Ara2 Converter

The Ara2 Converter compiles an ONNX model exported from an EdgeFirst Studio training session into a Kinara Dataflow Virtual Machine (.dvm) binary that runs on the NXP Ara240 Discrete NPU — formerly the Kinara Ara-2 — found on the EdgeFirst i.MX 8M Plus freedom board and other Ara240-equipped EdgeFirst platforms.

The Ara2 Converter applies Smart Quantization the same way the other INT8 converters do — by cutting the graph upstream of the decode where the trainer's split_hints allow it. What is unique to Ara2 is an additional accuracy lever: the Ara240 DNPU has DRAM and tolerates large output tensors, so the converter can also promote the most quantization-hostile arithmetic inside the detect head from INT8 to INT16 while leaving it inside the quantized graph. INT16 has roughly 256× the headroom of INT8 and is enough to make the distance-to-box decoding stable without lifting it onto the CPU.

Model Zoo — Supported Models & Benchmarks

For the latest supported model list, INT8/INT16 accuracy comparisons, and validation results on the NXP Ara240 DNPU, see the EdgeFirst Model Zoo on Hugging Face.

Studio Launch Form

Field	Values	Default	Meaning
`int16_mode`	`int8` / `int16_smart`	`int8`	The only conversion knob. `int8` = standard asymmetric INT8 throughout. `int16_smart` = INT8 baseline with selective INT16 promotion of the distance-to-box decode arithmetic in the detect head.

That is the entire user-facing knob set. Output decomposition is decided automatically by the converter based on the trainer's split_hints; the runtime HAL handles the resulting layout transparently via the HAL Decoder Algorithm, so application code is unaffected.

When to use `int16_smart`

The default int8 mode is sufficient for most detection workloads — the Ara240 DNPU's asymmetric INT8 quantization, combined with the trainer's split_hints, recovers most of the accuracy that combined-mode INT8 loses on other targets.
Use int16_smart when box localization precision is the limiting factor in deployment quality (small-object detection, tight metric-IoU targets).
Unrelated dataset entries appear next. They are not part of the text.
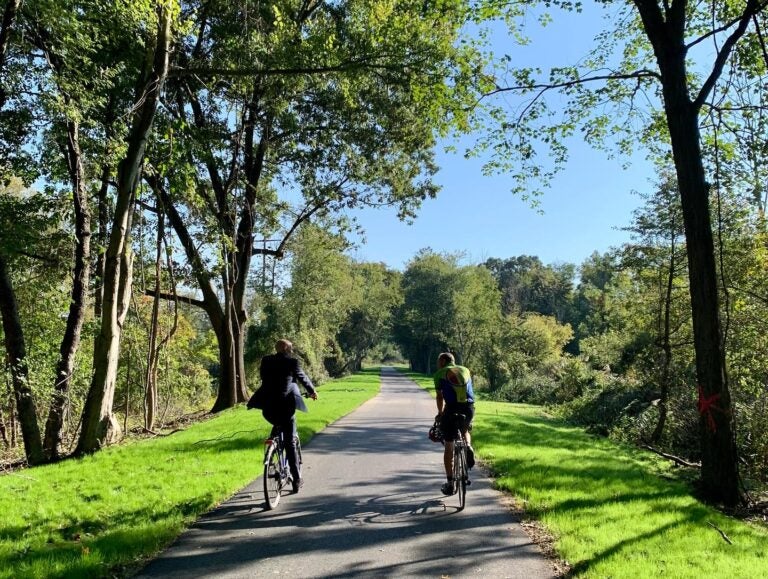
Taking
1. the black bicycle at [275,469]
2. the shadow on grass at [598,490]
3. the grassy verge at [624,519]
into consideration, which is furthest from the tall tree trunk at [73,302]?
the shadow on grass at [598,490]

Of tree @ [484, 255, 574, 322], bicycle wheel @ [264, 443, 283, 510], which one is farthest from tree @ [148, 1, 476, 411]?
tree @ [484, 255, 574, 322]

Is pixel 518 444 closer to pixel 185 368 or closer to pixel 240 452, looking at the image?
pixel 240 452

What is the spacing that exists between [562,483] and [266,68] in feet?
32.4

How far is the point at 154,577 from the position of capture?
4629 mm

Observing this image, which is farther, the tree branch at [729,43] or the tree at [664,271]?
the tree at [664,271]

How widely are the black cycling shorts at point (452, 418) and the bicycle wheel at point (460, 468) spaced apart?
20 cm

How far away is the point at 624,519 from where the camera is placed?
253 inches

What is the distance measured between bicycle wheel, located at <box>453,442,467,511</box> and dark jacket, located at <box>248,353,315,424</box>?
6.70 feet

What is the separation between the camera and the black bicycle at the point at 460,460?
6906 mm

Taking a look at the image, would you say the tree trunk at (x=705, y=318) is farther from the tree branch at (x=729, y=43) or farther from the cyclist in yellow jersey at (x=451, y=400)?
the cyclist in yellow jersey at (x=451, y=400)

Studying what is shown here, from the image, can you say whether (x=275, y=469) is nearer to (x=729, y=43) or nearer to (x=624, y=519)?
(x=624, y=519)

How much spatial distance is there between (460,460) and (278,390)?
8.31 feet

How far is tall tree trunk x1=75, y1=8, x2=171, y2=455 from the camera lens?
35.9ft

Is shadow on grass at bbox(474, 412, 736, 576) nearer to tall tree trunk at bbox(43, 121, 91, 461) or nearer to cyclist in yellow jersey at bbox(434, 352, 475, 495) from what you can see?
cyclist in yellow jersey at bbox(434, 352, 475, 495)
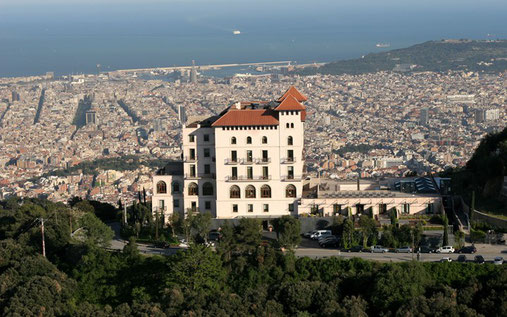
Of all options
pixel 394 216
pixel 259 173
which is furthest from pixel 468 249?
pixel 259 173

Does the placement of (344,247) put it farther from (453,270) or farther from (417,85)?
(417,85)

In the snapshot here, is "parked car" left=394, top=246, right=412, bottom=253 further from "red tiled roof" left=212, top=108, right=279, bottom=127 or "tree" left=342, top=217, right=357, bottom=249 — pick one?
"red tiled roof" left=212, top=108, right=279, bottom=127

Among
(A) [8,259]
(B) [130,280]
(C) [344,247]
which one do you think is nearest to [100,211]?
(A) [8,259]

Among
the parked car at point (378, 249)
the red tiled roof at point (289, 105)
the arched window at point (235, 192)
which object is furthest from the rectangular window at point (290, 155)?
the parked car at point (378, 249)

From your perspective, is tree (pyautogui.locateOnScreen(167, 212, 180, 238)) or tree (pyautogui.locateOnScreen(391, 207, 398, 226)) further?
tree (pyautogui.locateOnScreen(167, 212, 180, 238))

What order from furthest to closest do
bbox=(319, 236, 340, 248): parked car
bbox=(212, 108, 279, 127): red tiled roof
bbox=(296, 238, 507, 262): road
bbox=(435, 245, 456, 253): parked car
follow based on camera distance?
bbox=(212, 108, 279, 127): red tiled roof < bbox=(319, 236, 340, 248): parked car < bbox=(435, 245, 456, 253): parked car < bbox=(296, 238, 507, 262): road

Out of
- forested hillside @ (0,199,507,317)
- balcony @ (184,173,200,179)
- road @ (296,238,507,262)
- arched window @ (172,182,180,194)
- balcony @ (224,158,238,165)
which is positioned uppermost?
balcony @ (224,158,238,165)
It selectively promotes the arithmetic nodes inside the distance-to-box decoder to INT16.
The proto-branch nodes that generate instance-segmentation mask coefficients are explicitly excluded from INT16 promotion, so segmentation mask quality is preserved regardless of which int16_mode you pick.

What You Get

A self-contained model.dvm Dataflow Virtual Machine binary with:

The fully quantized model weights and activations (asymmetric INT8, with optional INT16 promotion in the detect head).
Embedded EdgeFirst metadata (edgefirst.json + labels.txt) ZIP-appended to the file.
A top-level ara2 traceability block recording the converter version and conversion settings.
A compiled outputs[] array that the runtime decoder reads to reconstruct the logical view (boxes, scores, mask coefficients, protos).
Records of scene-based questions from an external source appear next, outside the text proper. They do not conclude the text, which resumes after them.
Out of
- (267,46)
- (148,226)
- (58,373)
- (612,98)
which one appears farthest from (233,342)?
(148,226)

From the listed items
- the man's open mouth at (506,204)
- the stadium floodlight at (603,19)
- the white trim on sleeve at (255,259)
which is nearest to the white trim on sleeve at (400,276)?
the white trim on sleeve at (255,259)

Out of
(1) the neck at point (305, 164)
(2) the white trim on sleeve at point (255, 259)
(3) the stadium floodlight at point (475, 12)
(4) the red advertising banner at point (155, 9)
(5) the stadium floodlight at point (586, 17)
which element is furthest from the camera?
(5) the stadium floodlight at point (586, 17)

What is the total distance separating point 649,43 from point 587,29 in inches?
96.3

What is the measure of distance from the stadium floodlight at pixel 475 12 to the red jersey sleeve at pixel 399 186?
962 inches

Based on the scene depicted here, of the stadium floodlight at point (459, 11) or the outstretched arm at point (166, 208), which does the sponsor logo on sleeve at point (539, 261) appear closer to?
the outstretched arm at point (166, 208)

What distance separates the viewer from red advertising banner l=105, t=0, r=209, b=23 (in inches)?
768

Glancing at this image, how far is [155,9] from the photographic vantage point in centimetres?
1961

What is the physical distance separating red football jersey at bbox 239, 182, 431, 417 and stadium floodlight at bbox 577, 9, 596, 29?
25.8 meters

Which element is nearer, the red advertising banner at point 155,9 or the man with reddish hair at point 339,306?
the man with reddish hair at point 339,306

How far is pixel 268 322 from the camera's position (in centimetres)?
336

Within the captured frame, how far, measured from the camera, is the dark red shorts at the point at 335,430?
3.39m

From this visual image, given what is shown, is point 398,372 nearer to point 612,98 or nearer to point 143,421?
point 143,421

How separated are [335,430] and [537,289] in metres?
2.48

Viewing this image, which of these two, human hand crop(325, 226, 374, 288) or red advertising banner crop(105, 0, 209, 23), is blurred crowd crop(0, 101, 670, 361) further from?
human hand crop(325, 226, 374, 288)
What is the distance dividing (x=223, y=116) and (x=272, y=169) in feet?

Deploy directly to any Ara240-equipped EdgeFirst platform; the runtime HAL reads the compiled metadata and dispatches the optimized decoder.

Calibration

Calibration is fully automatic. EdgeFirst Studio captures a calibration snapshot from the training dataset and passes it to the converter along with the ONNX model. There is no calibration step a Studio user needs to perform manually. See Calibration Snapshot for the format, selection algorithm, and converter contract.

Converting Your Model

Once training completes in EdgeFirst Studio:

Click on the completed training session.

Completed Training Session
Navigate to the Artifacts tab and click the Ara2 Converter button under Converters on the right.

Ara2 Converter
Pick the precision mode (int8 or int16_smart), then click Start App to begin the conversion.

Ara2 Converter Options

Prerequisites

EdgeFirst Studio training sessions produce a ready-to-convert ONNX artifact with the right opset and metadata; nothing extra is required. If you are supplying a manually-exported ONNX from outside Studio, export with opset=13 and simplify=True so the Ara240 toolchain accepts the graph.

Known Limitations

The boxes_xy / boxes_wh INT16 sub-channel split — the most aggressive per-axis decomposition the Ara240 supports — is not currently exposed in the Studio launch form.
During a successful conversion the underlying toolchain emits a non-fatal DVMCUT Failed to add model version log line. This message is expected and can be ignored.